Por Antonio Medina Trejo*
Las redes sociales son el actual receptáculo de mensajes generados segundo a segundo, minuto a minuto y las 24 horas de todos los días del año por millones de internautas. Los temas son infinitos. Antes de que existieran las redes sociales, lo común era que los mensajes sólo se difundían por los medios masivos convencionales: prensa escrita, radio y televisión, donde los prejuicios sociales sobre temas susceptibles de discriminación social eran autoría de conductores de televisión, políticos, artistas, famosos o periodistas malintencionados o ignorantes, que hacían escarnio de las fobias sociales y legitimaban la discriminación desde su investidura de líderes de opinión.
Hoy en día, en los medios convencionales esos líderes intentan matizar sus discursos, y quienes saben el impacto de sus palabras, ya sea por convicción antidiscriminatoria o por ser políticamente correctos, tienen cautela.

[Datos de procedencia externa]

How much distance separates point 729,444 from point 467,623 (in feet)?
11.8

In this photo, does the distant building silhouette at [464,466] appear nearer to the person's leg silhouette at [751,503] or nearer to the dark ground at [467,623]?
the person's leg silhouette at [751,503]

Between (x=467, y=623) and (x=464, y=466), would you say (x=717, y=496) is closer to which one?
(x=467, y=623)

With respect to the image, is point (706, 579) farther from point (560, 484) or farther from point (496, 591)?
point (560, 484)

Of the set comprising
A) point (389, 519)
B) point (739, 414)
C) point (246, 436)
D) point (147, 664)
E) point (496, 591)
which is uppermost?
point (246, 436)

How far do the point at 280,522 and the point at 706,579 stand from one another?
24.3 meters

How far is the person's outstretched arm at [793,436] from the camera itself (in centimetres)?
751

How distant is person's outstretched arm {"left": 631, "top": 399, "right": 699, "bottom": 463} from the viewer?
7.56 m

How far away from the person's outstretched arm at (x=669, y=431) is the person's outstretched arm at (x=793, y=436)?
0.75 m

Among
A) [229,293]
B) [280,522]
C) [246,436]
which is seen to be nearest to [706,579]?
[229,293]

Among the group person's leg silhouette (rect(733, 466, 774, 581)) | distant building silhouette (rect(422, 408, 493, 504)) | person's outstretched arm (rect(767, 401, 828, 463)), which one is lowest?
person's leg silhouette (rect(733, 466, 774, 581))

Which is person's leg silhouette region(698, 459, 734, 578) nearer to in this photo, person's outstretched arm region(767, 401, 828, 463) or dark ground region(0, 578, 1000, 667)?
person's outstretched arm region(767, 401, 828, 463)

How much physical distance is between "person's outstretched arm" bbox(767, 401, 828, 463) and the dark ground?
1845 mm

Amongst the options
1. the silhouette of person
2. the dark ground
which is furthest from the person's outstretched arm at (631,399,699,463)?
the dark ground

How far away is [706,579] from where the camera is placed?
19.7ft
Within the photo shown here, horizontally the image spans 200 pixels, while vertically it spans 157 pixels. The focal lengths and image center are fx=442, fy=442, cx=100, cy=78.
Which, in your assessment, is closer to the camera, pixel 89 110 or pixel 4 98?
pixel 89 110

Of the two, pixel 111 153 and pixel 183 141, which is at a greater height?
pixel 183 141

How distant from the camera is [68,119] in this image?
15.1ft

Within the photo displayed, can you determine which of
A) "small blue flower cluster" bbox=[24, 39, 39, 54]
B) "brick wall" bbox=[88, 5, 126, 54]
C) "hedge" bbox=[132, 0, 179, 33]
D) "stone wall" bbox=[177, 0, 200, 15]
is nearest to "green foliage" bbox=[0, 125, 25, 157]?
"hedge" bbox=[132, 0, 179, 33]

No quiere decir que ya no existan discriminadores en estos canales convencionales, pero han disminuido notablemente esas conductas atentatorias contra la dignidad de las personas. Esto no sucede con las redes sociales, que hasta el día de hoy, y que bueno, no tienen reglas de censura estrictas que limiten la libertad de las personas a decir lo que piensan, muchas veces a pesar de que sus dichos atenten contra la dignidad humana e incitan abiertamente al odio hacia grupos determinados de la población.
En estos espacios de interacción social, los no famosos influencers hacen uso de la libertad de expresión y liberan sin ninguna restricción los prejuicios culturales que se viven en la cotidaneidad de las personas. Muchas veces esa libertad de decir lo que se piensa raya en la discriminación y en ocasiones en la incitación abierta al odio hacia los diferentes, hacia quienes piensan distinto o en contra de sectores históricamente estigmatizados.
Un acontecimiento que cimbró las redes sociales por un acto de abierta discriminación se suscitó a finales del año pasado con el deportista Darío Larralde quien expresó el odio que siente hacia los gays por el supuesto acoso que vive cuando sale a las calles. De manera muy honesta y sentida dijo: “Me cagan los putos gays… A todas partes a que voy siempre hay un puto gay en la esquina viéndome”.
El video del deportista, hasta ese momento desconocido, se viralizó en pocas horas y un día después era trending topic en las redes sociales con destacado impacto en los medios convencionales. La reacción del activismo LGBTTTI fue feroz. No hubo líder de opinión que dejara de manifestar su rechazo a la conducta discriminatoria del deportista. No obstante, también hubo en las redes varios miles de mensajes de personas que estuvieron de acuerdo en que los homosexuales son una plaga.
Tal vez lo más destacable de este fenómeno, es la incitación al odio homofóbico que despertaron las declaraciones del joven Darío con la inmediata simpatía de quienes piensan igual que él, que sin saber las consecuencias de sus dichos, conjuntó en su red social a miles de nuevos seguidores apoyando su visión hitleriana de exterminio de los homosexuales: “Yo sé que Hitler era una mala persona pero en eso sí lo apoyo… me caga todo lo que hacen, todo lo que representan… nunca los voy a apoyar…”
Es importante decir que quien esto escribe defiende la libertad de expresión de toda persona, aun no estando de acuerdo con sus posturas. Aunque es preciso destacar que esa libertad debe salvaguardarse mientras no se transgredan los derechos de otros.
Incitar al odio hacia un sector social, particularmente en este caso al colectivo LGBTTTI, desde luego violenta el derecho humano a la no discriminación plasmado en nuestro artículo 1º constitucional, además de que propicia la violencia criminal en contra de quienes culturalmente han sido señalados como plaga social debido a prejuicios heredados de épocas decimonónicas, cuando en realidad la plaga del odio a la diferencia es la que urge erradicar de nuestra sociedad.